Electronic Invoicing using Image Processing

This solution tackles the cumbersome process of manual electronic invoicing by introducing Image Processing,OCR, Machine Learning and word-association algorithms.

OCR

Given the unique nature of the documents under consideration for electronic invoicing, the use of a regular OCR for image to text translation became restrictive and inaccurate. Electronic invoices have a combination of text, form-like data as well as tabulated information. Traditional OCRs provided by libraries and free services have a one dimensional technique of translating characters along the same line. This is not serviceable for the type of information we need to extract. Along with character recognition, it is also important to understand the structure of the document provided (recognizing tables, forms, etc). Building a model that needs to be trained to identify such manually created information storage structures is extremely cumbersome and requires a large dataset and very high processing power. Even with these requirements, the accuracy of a model so built can be compromised by the quality of the document or differently structured documents with multiple pages. To devise the most optimum solution that considers processing without compromising on accuracy, the tool we used for OCR and data extraction was Amazon textract.

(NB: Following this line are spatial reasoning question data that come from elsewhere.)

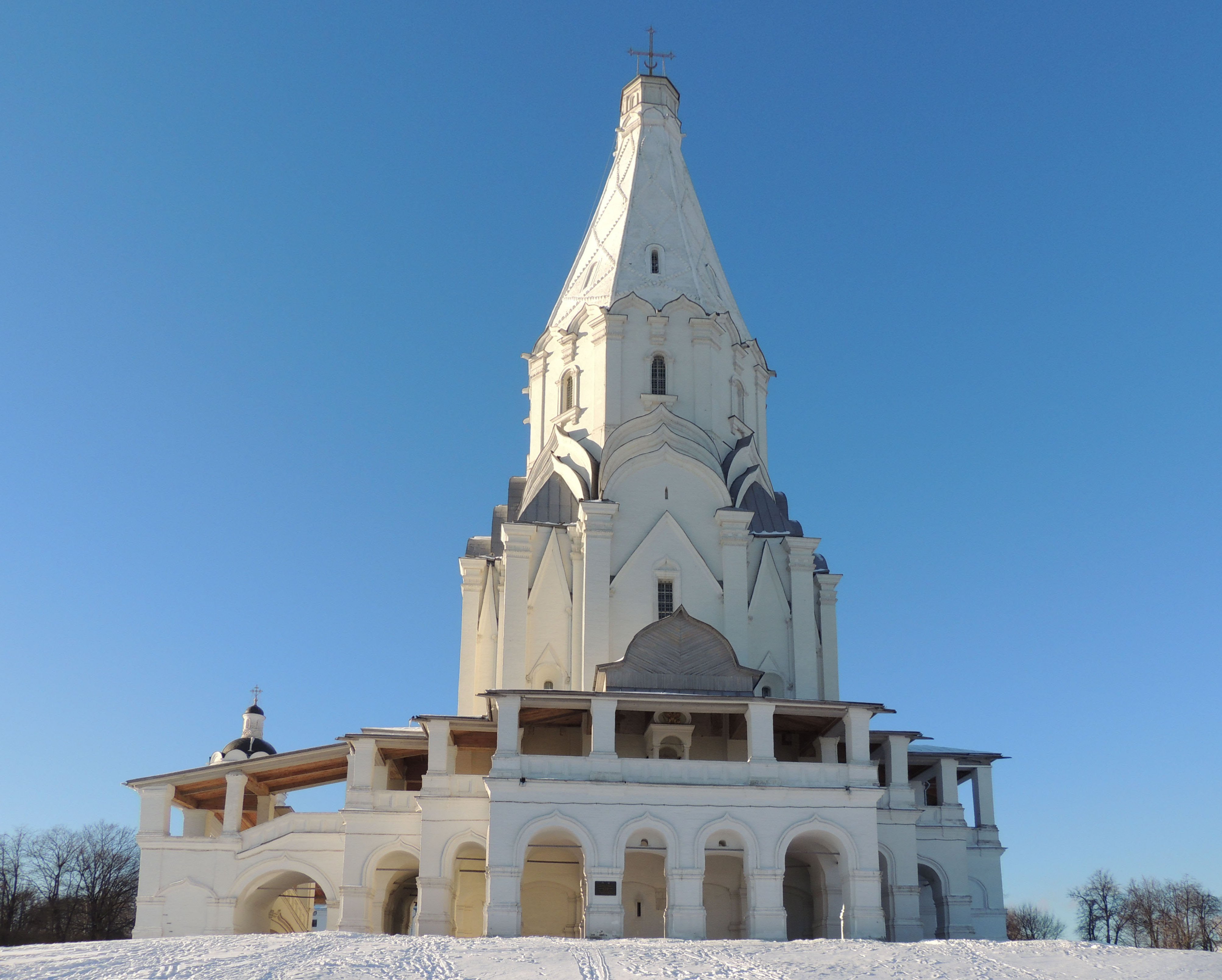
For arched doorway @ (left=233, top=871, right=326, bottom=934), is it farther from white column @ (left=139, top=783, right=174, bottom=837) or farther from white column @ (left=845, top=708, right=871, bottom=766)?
white column @ (left=845, top=708, right=871, bottom=766)

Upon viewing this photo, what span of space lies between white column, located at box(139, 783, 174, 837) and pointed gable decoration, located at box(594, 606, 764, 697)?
32.4ft

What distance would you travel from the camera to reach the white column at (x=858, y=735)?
25.8 m

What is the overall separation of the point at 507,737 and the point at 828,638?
11.1m

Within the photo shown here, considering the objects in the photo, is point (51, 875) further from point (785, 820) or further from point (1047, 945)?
point (1047, 945)

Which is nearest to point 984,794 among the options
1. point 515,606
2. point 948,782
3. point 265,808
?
point 948,782

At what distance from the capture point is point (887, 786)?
93.4 feet

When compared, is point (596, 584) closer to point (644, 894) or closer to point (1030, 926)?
point (644, 894)

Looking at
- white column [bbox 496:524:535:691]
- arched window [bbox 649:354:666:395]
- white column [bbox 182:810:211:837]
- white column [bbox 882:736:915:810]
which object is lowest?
white column [bbox 182:810:211:837]

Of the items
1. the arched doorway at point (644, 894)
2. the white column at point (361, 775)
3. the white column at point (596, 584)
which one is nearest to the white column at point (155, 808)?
the white column at point (361, 775)

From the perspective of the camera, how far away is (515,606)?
101 feet

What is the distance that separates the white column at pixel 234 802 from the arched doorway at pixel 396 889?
3283 millimetres

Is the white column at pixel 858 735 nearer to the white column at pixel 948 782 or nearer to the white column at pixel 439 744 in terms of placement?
the white column at pixel 948 782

The Amazon Textract Text Detection API can detect text in a variety of documents including financial reports, medical records, and tax forms. For documents with structured data, the Amazon Textract Document Analysis API can be easily used to extract text, forms and tables. The only prerequisite for utilizing their API is the requirement of an AWS account. However, this seemed a minor requirement considering their unparalleled accuracy and speed with other open source solutions.

To use the AWS API, the user must:-

Create an AWS account
Create an IAM User
Set up AWS CLI and SDK

Amazon Textract can detect and analyze text in single-page documents that are provided as images in JPEG, PNG or PDF format. The operations are synchronous and return results in near real time. Calling Amazon textract operations [Refer load.txt]

Amazon Textract operations process document images that are stored on a local file system, or document images stored in an Amazon S3 bucket. The file location is specified by using the Document input parameter.

The Amazon S3 bucket

Has the code to call an Amazon Textract operation using an image/file stored in an Amazon S3 bucket. A JSON response is now obtained from the API.

Detecting Text: [Refer detect.py]

To detect text in a document, the DetectDocumentText operation is used. This returns a JSON structure that contains lines and words of detected text, the location of the text in the document, and the relationships between detected text. In this procedure, the file is uploaded to the S3 bucket.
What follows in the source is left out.